▸ Série d'exercices
• A. Reproduisez le passage de l'extrait de décision de justice qui va de « M. [G] [Q] a relevé » jusqu'à « 5 août 2014. ».
• B. Selon l'extrait de décision de justice, pour quel motif le conseiller de la mise en état a-t-il déclaré recevables les conclusions d'incident signifiées le 24 février 2015 par [A] et [L] [Q] ? Répondez en une à trois phrases.
• C. Dites si chacune des affirmations suivantes concorde avec l'extrait de décision de justice. Répondez par oui ou par non, et citez mot pour mot les termes du texte qui permettent de trancher. (i) M. [G] [Q] a fait appel par une déclaration du 30 octobre 2013. (ii) L'arrêt sur déféré du 20 janvier 2015 a confirmé l'ordonnance du 14 octobre 2014. (iii) Le conseiller de la mise en état a décidé de surseoir à statuer dans l'attente de l'arrêt de la Cour de cassation.

▸ Texte du document

◆ ◆ ◆ ◆

M. [G] [Q] a relevé appel de cette décision par déclaration en date du 30 octobre 2013.

Par déclaration du 14 mai 2014, M. [L] [Q] et Mme [A] [Q] ont également relevé appel principal de ce jugement.

Les instances ont été jointes.

Par arrêt sur déféré du 20 janvier 2015, la présente cour infirmant l'ordonnance du conseiller de la mise en état en date du 14 octobre 2014, a déclaré irrecevable l'appel relevé par [A] et [L] [Q] ainsi que leurs conclusions signifiées le 5 août 2014.

Par ordonnance du 24 mars 2015, le conseiller de la mise en état a déclaré recevables les conclusions d'incident signifiées le 24 février 2015 par [A] et [L] [Q], au motif décisoire que M. [G] [Q] ayant reconclu au fond le 17 février 2015 après que la cour eut, par arrêt du 20 janvier 2015, déclaré irrecevables l'appel interjeté par [A] et [L] [Q] ainsi que leurs conclusions signifiées le 5 août 2014, les intimés avaient recouvré la possibilité de conclure en réplique, mais, rejetant l'incident dont il était saisi, a dit n'y avoir lieu de surseoir à statuer dans l'attente de l'arrêt de la Cour de cassation à intervenir sur pourvoi formé par ces derniers contre l'arrêt sur déféré du 20 janvier 2015.

◆ ◆ ◆ ◆

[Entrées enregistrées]
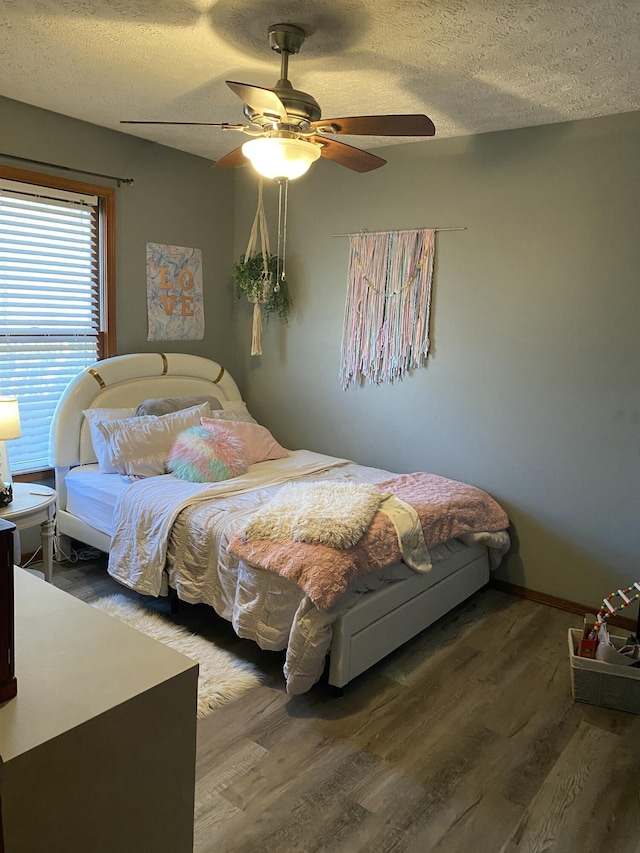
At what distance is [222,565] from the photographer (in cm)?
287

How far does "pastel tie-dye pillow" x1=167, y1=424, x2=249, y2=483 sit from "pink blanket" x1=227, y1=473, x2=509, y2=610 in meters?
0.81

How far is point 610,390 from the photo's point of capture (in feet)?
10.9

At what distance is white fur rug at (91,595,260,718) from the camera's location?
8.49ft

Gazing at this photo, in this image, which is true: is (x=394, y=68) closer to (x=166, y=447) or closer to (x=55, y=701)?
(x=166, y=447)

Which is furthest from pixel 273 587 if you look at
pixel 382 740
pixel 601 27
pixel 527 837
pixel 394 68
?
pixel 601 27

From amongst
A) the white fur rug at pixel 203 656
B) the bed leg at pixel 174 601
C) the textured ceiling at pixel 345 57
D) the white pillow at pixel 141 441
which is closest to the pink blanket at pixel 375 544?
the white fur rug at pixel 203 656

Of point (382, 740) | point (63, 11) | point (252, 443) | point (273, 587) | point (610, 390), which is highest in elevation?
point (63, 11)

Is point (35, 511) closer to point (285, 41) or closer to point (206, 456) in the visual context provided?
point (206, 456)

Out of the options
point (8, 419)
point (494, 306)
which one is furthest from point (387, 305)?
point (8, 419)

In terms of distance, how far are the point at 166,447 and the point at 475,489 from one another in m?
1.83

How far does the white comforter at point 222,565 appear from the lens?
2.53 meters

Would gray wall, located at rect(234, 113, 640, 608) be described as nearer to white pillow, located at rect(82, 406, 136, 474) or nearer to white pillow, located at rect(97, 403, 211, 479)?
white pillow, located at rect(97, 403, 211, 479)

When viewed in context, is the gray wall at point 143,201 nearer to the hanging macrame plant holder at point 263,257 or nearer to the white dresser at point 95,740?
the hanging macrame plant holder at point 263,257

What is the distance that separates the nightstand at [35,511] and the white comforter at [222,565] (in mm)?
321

◆ ◆ ◆ ◆

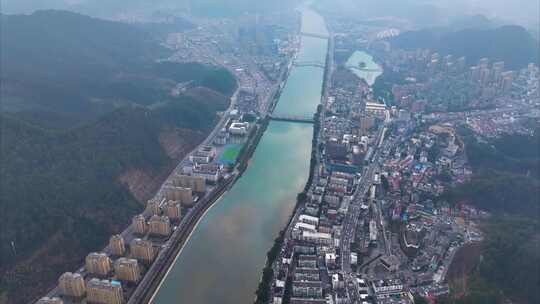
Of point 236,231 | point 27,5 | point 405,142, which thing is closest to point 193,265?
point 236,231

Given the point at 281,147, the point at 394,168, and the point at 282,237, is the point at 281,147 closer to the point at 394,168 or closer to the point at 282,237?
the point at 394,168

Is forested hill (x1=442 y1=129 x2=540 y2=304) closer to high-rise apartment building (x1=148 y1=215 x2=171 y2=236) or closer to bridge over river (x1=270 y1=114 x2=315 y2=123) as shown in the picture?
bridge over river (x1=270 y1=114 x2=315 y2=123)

◆ ◆ ◆ ◆

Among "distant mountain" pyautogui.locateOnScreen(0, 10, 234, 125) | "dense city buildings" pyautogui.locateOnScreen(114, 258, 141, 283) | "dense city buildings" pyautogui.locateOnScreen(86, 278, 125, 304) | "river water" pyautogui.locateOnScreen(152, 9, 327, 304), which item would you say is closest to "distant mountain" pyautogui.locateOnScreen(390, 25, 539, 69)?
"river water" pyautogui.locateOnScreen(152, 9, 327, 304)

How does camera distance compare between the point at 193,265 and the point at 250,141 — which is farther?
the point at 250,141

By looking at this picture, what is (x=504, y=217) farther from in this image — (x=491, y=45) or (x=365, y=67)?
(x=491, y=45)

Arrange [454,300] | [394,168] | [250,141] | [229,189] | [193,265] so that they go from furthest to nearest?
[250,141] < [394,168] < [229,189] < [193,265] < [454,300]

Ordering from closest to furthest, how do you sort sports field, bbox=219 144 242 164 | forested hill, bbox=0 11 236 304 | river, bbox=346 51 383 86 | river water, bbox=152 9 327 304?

◆ ◆ ◆ ◆

▸ Réponses données
• A.
M. [G] [Q] a relevé appel de cette décision par déclaration en date du 30 octobre 2013.

Par déclaration du 14 mai 2014, M. [L] [Q] et Mme [A] [Q] ont également relevé appel principal de ce jugement.

Les instances ont été jointes.

Par arrêt sur déféré du 20 janvier 2015, la présente cour infirmant l'ordonnance du conseiller de la mise en état en date du 14 octobre 2014, a déclaré irrecevable l'appel relevé par [A] et [L] [Q] ainsi que leurs conclusions signifiées le 5 août 2014.

• B. Le conseiller a retenu que M. [G] [Q] avait reconclu au fond le 17 février 2015. Cela s'était produit après que la cour eut, par arrêt du 20 janvier 2015, déclaré irrecevables l'appel de [A] et [L] [Q] ainsi que leurs conclusions signifiées le 5 août 2014. Les intimés avaient donc recouvré la possibilité de conclure en réplique.

• C.
(i) Oui : « M. [G] [Q] a relevé appel de cette décision par déclaration en date du 30 octobre 2013 ».
(ii) Non : « infirmant l'ordonnance du conseiller de la mise en état en date du 14 octobre 2014 ».
(iii) Non : « a dit n'y avoir lieu de surseoir à statuer ».